Every biological synapse sends its spikes forward from the presynaptic cell to the postsynaptic cell and no biologist has ever seen it go in reverse. There is no mirror channel carrying an exact or even approx. error gradient in the opposite direction, which is standard backpropagation No anatomical study has ever caught a neuron "firing backward." Cortical feedback paths exist, but they form messy "forward pass" loops rather than weight-tied, layer-by-layer mirrors, so the backward pass of deep-learning orthodoxy has nowhere to run. [1]
Backpropagation-through-time is particularly implausible. BPTT unrolls a recurrent network over every time step, then replays the whole movie in reverse to assign credit. That means caching every intermediate activation. Push the sequence length to hundreds or even millions of time steps, the kind animals routinely handle to achieve long range dependence, and you would need a storage array billions times larger than the hippocampus to hold these bits. If evolution had relied on BPTT, learning a long-range dependency would feel like buffering a three-hour film before you could react.[2]
As I recently showed in my ZO paper, networks trained with zero order can master complex tasks just the same or even better than BPTT, with the only onus on the cortex is to reproduce the same probe again during the update (perhaps thats what the hippocampus is doing during replay? replaying probes not "memories"?). Instead of precise derivatives, the brain leans on noisy, local rules as is well observed. Synapses perhaps keep a short eligibility trace of their recent activity (or a probe vector??); when a global signal like a dopamine burst arrives, "nice move" (pleasure) or "bad idea" (pain), Oja's rule applies to update the weights only along the eligible connections (perturbed params?). This reward-modulated Hebbian tweak could be a zero-order update: it nudges weights in the direction of better outcomes without ever computing ∂L/∂w. Perhaps this update is the sum of many probes scaled by the gradient estimate in some way? IDK... someone else will have to prove this..
Aside from biological implausability, I believe ZO is actually just a superior solver (if we figure it out). First and obvious, ZO requires orders of magnitude less memory in exchange for more fpasses (compute). Compute is cheap. HBM is expensive. So this is a good thing. My regression on hourly GPU prices suggest 18x more expensive (comparing marginal more TFLOP to an additional GB of VRAM). Second, and more importantly, Backprop provides the gradients exactly. This is not good. WHAT? Heresy! My hot take: Its like measuring the coastline with a ruler. Too granular. You need to course-grain in optimization. Zero Order convolves the loss with the probe kernel which is the same as optimizing a smoothed surrogate so won't get stuck, allows larger updates (no clipping!), and is more like measuring the coastline by eye balling on a map (or time of travel * velocity of my boat = d). Much easier and faster.
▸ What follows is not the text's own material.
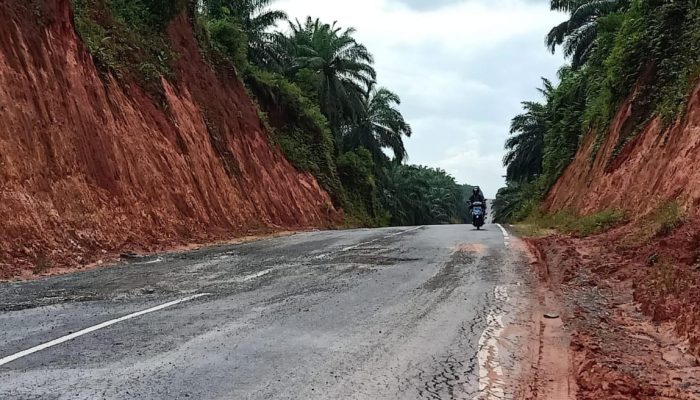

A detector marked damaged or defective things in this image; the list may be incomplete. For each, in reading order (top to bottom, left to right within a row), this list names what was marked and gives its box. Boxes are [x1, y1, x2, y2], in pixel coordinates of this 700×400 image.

cracked asphalt road [1, 223, 536, 398]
Another property we posess that Backprop does not is continuous learning. To get a DL model to train well, you need to watch it like a hawk and constantly measure validation loss and when val loss starts to rise (or stops declining) then we need to stop training in fear it will overfit. We dont. If you keep giving me more and more multiplication questions, I dont get worse at addition or subtraction. So a key property of our solver is continous, infinite learning has to work. No catostrophic forgetting. Some friends have said, so what man, it works.. just stop the training and thats fine. An analogy I have proposed is the following. You have to bake some brownies, you have 2 ovens. One will cook the brownies perfectly and then when its done will turn down the heat to just keep them warm so they will never burn no matter if you leave them in there for 3 hours or 3 days. And the other oven you have to watch like a hawk, and take the brownies out at the exact right time otherwise they will be under/overcooked. Who chooses the former?
This part I am more shaky on. How does it happen? Perhaps the brain solves long-range credit assignment and update rules by fpassing millions of different perturbations all in parallel, and caching off the probes that resulting in lower loss, higher reward, and replay them during sleep to update weights? As neuroscientist Blake Richards quips, “We know the brain doesn’t do backprop, but it still needs a solution to the credit problem,” and that solution looks a lot more like zeroth-order reinforcement than autograd. [4] Why isnt the DL community looking at ZO more seriously? No one is.. addicted to the success of BP, but its so obviously not the answer!